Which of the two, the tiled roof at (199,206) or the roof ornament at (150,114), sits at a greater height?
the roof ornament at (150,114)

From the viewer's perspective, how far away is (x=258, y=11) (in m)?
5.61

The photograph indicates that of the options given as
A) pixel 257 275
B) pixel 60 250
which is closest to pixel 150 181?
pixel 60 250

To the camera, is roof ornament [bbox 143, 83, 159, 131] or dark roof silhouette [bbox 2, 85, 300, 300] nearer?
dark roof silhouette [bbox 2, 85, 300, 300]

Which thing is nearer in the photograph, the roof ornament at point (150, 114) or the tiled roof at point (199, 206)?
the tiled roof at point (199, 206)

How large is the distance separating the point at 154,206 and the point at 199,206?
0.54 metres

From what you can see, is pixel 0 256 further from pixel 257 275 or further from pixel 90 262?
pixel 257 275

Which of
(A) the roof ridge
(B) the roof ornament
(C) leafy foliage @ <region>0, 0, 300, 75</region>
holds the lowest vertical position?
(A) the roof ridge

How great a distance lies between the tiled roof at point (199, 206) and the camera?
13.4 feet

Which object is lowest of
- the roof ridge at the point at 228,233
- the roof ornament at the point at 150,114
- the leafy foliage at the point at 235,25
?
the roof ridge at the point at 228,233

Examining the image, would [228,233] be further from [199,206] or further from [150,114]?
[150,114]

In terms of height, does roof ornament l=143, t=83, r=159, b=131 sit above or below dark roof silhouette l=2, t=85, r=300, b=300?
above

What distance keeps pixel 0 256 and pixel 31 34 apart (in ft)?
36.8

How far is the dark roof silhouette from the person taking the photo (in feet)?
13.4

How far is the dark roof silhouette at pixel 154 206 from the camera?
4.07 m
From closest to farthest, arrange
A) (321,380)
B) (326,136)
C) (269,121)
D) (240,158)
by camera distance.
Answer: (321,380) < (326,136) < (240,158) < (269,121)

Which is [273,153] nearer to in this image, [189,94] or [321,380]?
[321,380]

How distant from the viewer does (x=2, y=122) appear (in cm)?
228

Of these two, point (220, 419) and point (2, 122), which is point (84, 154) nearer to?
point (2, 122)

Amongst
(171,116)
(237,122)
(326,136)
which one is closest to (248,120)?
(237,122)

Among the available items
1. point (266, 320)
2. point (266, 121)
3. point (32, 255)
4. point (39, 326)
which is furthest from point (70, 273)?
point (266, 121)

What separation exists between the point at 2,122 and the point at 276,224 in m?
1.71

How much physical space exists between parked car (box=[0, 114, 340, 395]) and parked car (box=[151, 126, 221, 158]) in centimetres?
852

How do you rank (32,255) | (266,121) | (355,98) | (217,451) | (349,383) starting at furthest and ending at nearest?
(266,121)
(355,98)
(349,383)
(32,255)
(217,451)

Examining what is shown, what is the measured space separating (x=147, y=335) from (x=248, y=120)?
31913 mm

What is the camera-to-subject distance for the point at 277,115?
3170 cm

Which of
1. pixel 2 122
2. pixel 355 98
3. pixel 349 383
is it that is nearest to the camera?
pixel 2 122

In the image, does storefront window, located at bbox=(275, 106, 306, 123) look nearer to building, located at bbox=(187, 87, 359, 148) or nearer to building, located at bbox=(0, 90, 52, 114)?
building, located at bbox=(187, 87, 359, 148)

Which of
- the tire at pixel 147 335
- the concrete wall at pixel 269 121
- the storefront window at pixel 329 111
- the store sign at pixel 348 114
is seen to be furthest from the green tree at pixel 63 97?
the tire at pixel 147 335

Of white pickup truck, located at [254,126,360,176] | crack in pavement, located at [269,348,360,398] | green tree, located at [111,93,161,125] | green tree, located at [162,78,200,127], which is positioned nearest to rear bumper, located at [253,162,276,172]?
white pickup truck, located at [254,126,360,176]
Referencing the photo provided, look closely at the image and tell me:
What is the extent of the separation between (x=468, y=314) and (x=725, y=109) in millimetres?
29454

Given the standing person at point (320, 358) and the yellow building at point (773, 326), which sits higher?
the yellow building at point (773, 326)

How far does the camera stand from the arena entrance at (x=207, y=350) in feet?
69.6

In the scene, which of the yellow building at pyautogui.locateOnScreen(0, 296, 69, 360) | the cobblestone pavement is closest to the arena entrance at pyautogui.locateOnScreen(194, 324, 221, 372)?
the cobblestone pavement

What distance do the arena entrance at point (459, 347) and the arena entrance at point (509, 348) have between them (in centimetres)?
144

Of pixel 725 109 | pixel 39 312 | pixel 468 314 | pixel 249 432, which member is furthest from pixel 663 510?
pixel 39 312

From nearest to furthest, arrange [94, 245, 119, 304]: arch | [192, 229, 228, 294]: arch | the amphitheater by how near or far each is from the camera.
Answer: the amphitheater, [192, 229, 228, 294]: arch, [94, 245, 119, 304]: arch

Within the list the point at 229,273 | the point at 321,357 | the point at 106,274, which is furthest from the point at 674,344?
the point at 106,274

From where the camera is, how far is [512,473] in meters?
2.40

################

Exercise instructions:
Please restate the whole listing word for word.

Task result:
Which of the two, the tiled roof at (199,206) or the roof ornament at (150,114), sits at a greater height?
the roof ornament at (150,114)

From the viewer's perspective, how far away is (x=258, y=11) (in m)?
5.61

The photograph indicates that of the options given as
A) pixel 257 275
B) pixel 60 250
which is closest to pixel 150 181?
pixel 60 250

To the camera, is roof ornament [bbox 143, 83, 159, 131] or dark roof silhouette [bbox 2, 85, 300, 300] nearer?
dark roof silhouette [bbox 2, 85, 300, 300]

Which thing is nearer in the photograph, the roof ornament at point (150, 114) or the tiled roof at point (199, 206)?
the tiled roof at point (199, 206)

How large is the distance separating the point at 154,206 and the point at 199,206?
0.54 metres

From what you can see, is pixel 0 256 further from pixel 257 275 or further from pixel 90 262?
pixel 257 275

Which of
(A) the roof ridge
(B) the roof ornament
(C) leafy foliage @ <region>0, 0, 300, 75</region>
holds the lowest vertical position?
(A) the roof ridge

How great a distance lies between the tiled roof at point (199, 206) and the camera?
13.4 feet

Which object is lowest of
- the roof ridge at the point at 228,233
- the roof ornament at the point at 150,114
- the leafy foliage at the point at 235,25
?
the roof ridge at the point at 228,233

Examining the image, would [228,233] be further from [199,206] or further from [150,114]?
[150,114]

In terms of height, does roof ornament l=143, t=83, r=159, b=131 sit above or below dark roof silhouette l=2, t=85, r=300, b=300?
above

What distance keeps pixel 0 256 and pixel 31 34 apart (in ft)?
36.8

How far is the dark roof silhouette from the person taking the photo (in feet)?
13.4

How far is the dark roof silhouette at pixel 154 206 from the camera?
4.07 m
From closest to farthest, arrange
A) (321,380)
B) (326,136)
C) (269,121)
D) (240,158)
by camera distance.
Answer: (321,380) < (326,136) < (240,158) < (269,121)

Which is [273,153] nearer to in this image, [189,94] or [321,380]?
[321,380]

How distant from the viewer does (x=2, y=122) appear (in cm)?
228

Of these two, point (220, 419) and point (2, 122), which is point (84, 154) nearer to?
point (2, 122)

Amongst
(171,116)
(237,122)
(326,136)
which one is closest to (248,120)?
(237,122)

Among the available items
1. point (266, 320)
2. point (266, 121)
3. point (32, 255)
4. point (39, 326)
which is furthest from point (70, 273)?
point (266, 121)

What separation exists between the point at 2,122 and the point at 276,224 in m?
1.71

How much physical space exists between parked car (box=[0, 114, 340, 395]) and parked car (box=[151, 126, 221, 158]) in centimetres?
852

How do you rank (32,255) | (266,121) | (355,98) | (217,451) | (349,383) starting at furthest and ending at nearest?
(266,121)
(355,98)
(349,383)
(32,255)
(217,451)

Examining what is shown, what is the measured space separating (x=147, y=335) from (x=248, y=120)?
31913 mm

What is the camera-to-subject distance for the point at 277,115?
3170 cm

Which of
1. pixel 2 122
2. pixel 355 98
3. pixel 349 383
is it that is nearest to the camera?
pixel 2 122

In the image, does storefront window, located at bbox=(275, 106, 306, 123) look nearer to building, located at bbox=(187, 87, 359, 148) or nearer to building, located at bbox=(0, 90, 52, 114)?
building, located at bbox=(187, 87, 359, 148)

Which of
- the tire at pixel 147 335
- the concrete wall at pixel 269 121
- the storefront window at pixel 329 111
- the store sign at pixel 348 114
is seen to be furthest from the green tree at pixel 63 97?
the tire at pixel 147 335

Of white pickup truck, located at [254,126,360,176] | crack in pavement, located at [269,348,360,398] | green tree, located at [111,93,161,125] | green tree, located at [162,78,200,127], which is positioned nearest to rear bumper, located at [253,162,276,172]?
white pickup truck, located at [254,126,360,176]
Referencing the photo provided, look closely at the image and tell me:
What is the extent of the separation between (x=468, y=314) and (x=725, y=109) in millimetres?
29454

Given the standing person at point (320, 358) and the yellow building at point (773, 326), which sits higher?
the yellow building at point (773, 326)

How far does the camera stand from the arena entrance at (x=207, y=350) in feet?
69.6

In the scene, which of the yellow building at pyautogui.locateOnScreen(0, 296, 69, 360) | the cobblestone pavement is closest to the arena entrance at pyautogui.locateOnScreen(194, 324, 221, 372)?
the cobblestone pavement

What distance do the arena entrance at point (459, 347) and the arena entrance at point (509, 348) have between them (in centimetres)?
144

Of pixel 725 109 | pixel 39 312 | pixel 468 314 | pixel 249 432, which member is furthest from pixel 663 510?
pixel 39 312

From nearest to furthest, arrange [94, 245, 119, 304]: arch | [192, 229, 228, 294]: arch | the amphitheater by how near or far each is from the camera.
Answer: the amphitheater, [192, 229, 228, 294]: arch, [94, 245, 119, 304]: arch

Within the list the point at 229,273 | the point at 321,357 | the point at 106,274, which is furthest from the point at 674,344?
the point at 106,274

From where the camera is, how far is [512,473] in meters?
2.40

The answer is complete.